» Task statement: Return an exact copy of the lines from the one holding "spring-8.jpg" to the end of the data, including both the starting and final lines. Leave the pictures out.

» Data shown:
=== Section Start ===

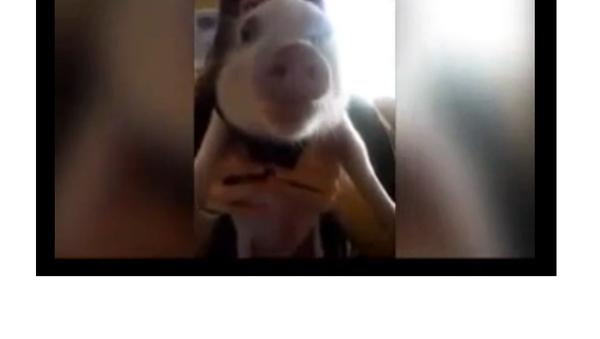 Un petit cochon féru de chips - Sputnik France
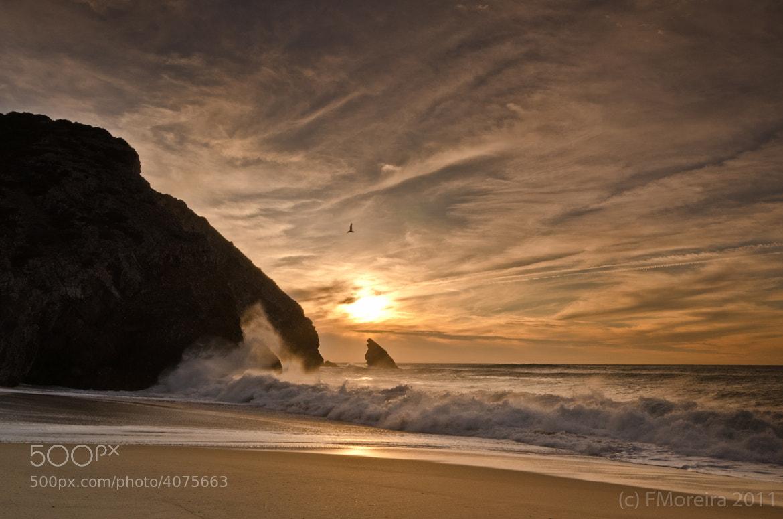 Photograph Praia da Adraga #3 by Fernando Moreira on 500px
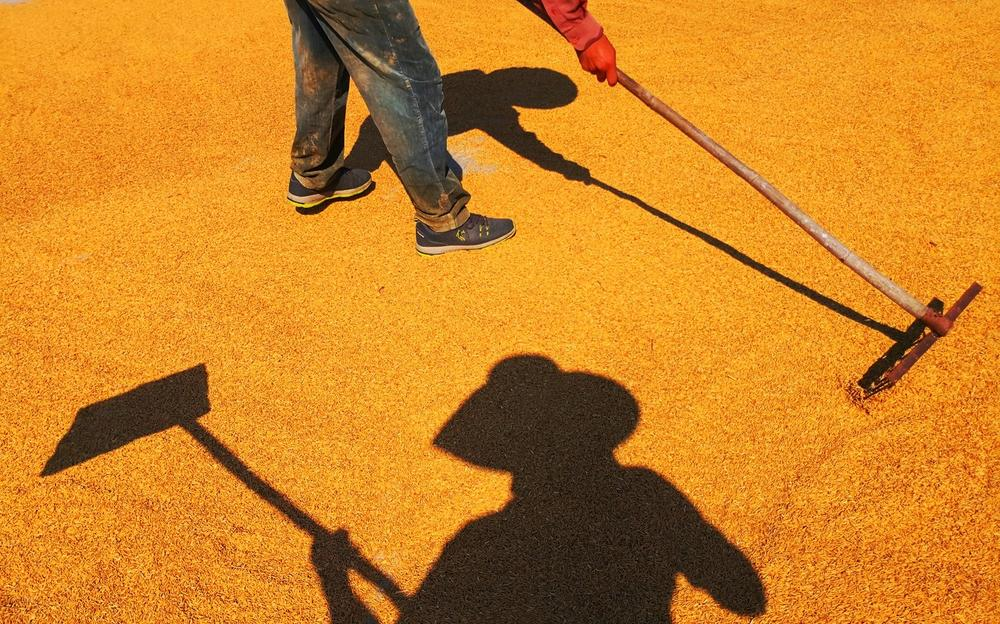 Солнце сияет на солнце, © Вэнь Чжичэн - Вэнь Си Ян Яньчэн, Победитель категории, Конкурс мобильной фотографии Huawei
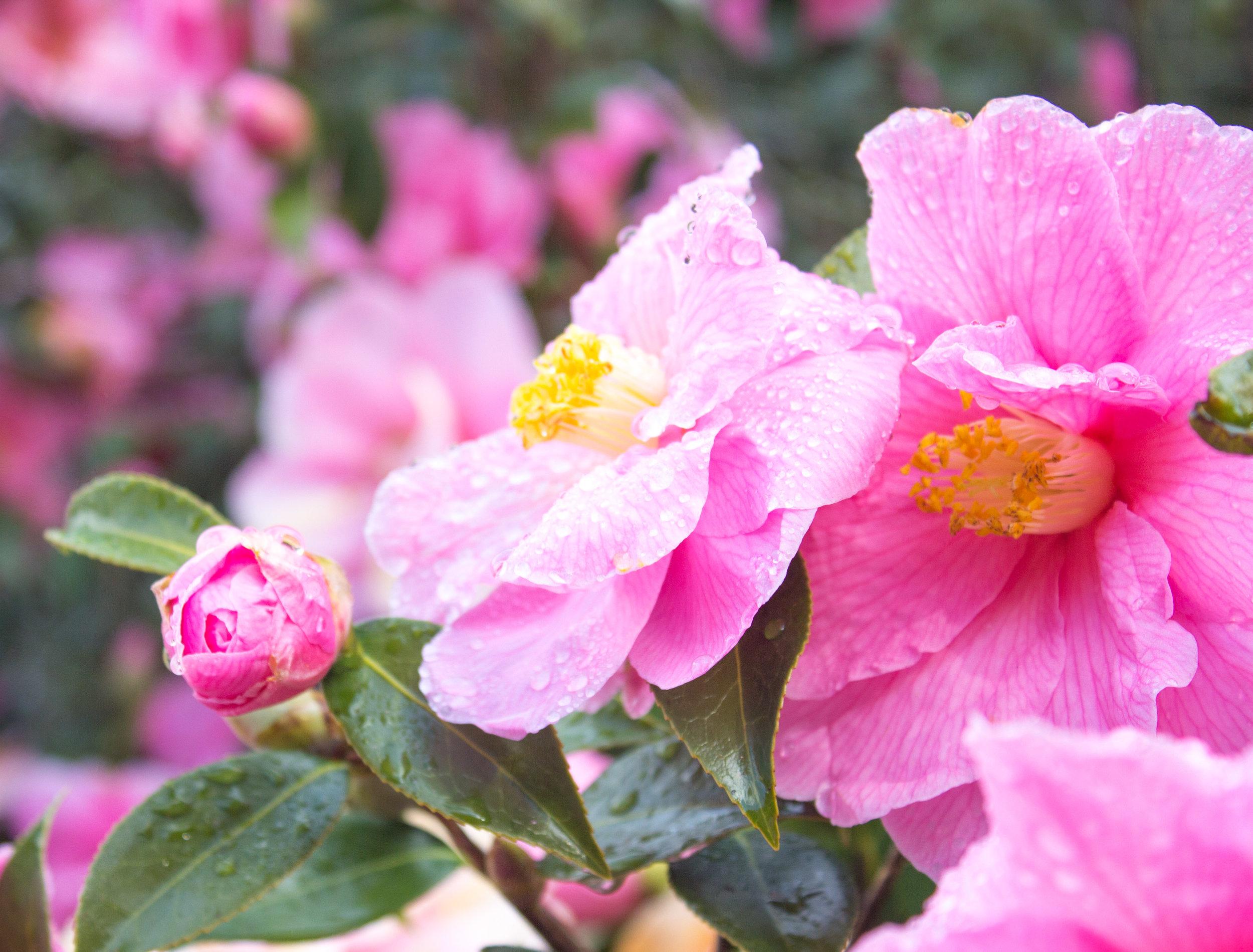 spring-8.jpg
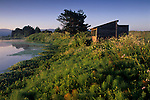 Sunrise light on the Arcata Marsh, Arcata, Humboldt County, CALIFORNIA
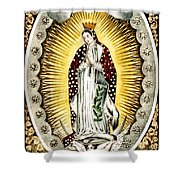 Our Lady Of Guadelupe 1848 Shower Curtain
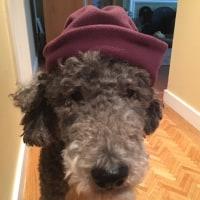 冬の帽子と手袋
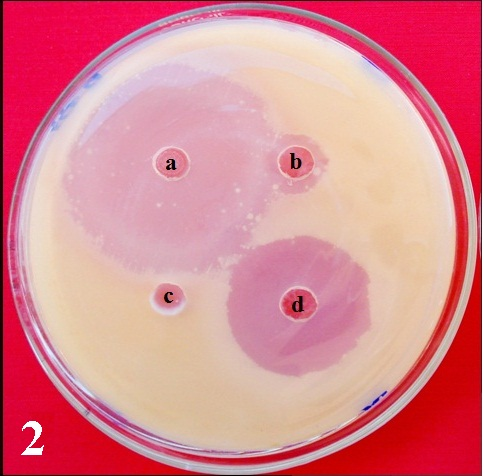 Effect of culture filtrates of endophytic fungi from Butea monosperma on growth of Cryptococcus neoformans.  a- 10 µg of fluconazole, b- Culture filtrate of Morphotype-1 (BM 56), c- Culture filtrate of Aspergillus fumigatus (BM 6), d- Culture filtrate of Fusarium solani (BM 2).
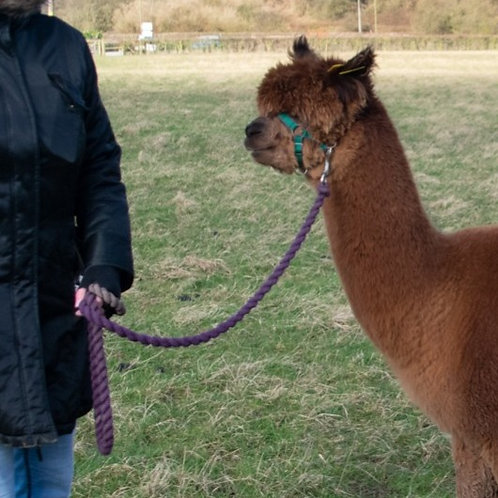 Alpaca Meet and Greet Gift Voucher age 3+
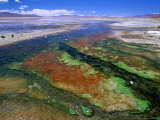 Thermal Hot Springs' Run-Off on Altiplano, Lake Verde, Bolivia Fotografiskt tryck av Brent Winebrenner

=== Section End ===

» Response for this exercise:
 spring-8.jpg
 Sunrise light on the Arcata Marsh, Arcata, Humboldt County, CALIFORNIA
 Our Lady Of Guadelupe 1848 Shower Curtain
 冬の帽子と手袋
 Effect of culture filtrates of endophytic fungi from Butea monosperma on growth of Cryptococcus neoformans.  a- 10 µg of fluconazole, b- Culture filtrate of Morphotype-1 (BM 56), c- Culture filtrate of Aspergillus fumigatus (BM 6), d- Culture filtrate of Fusarium solani (BM 2).
 Alpaca Meet and Greet Gift Voucher age 3+
 Thermal Hot Springs' Run-Off on Altiplano, Lake Verde, Bolivia Fotografiskt tryck av Brent Winebrenner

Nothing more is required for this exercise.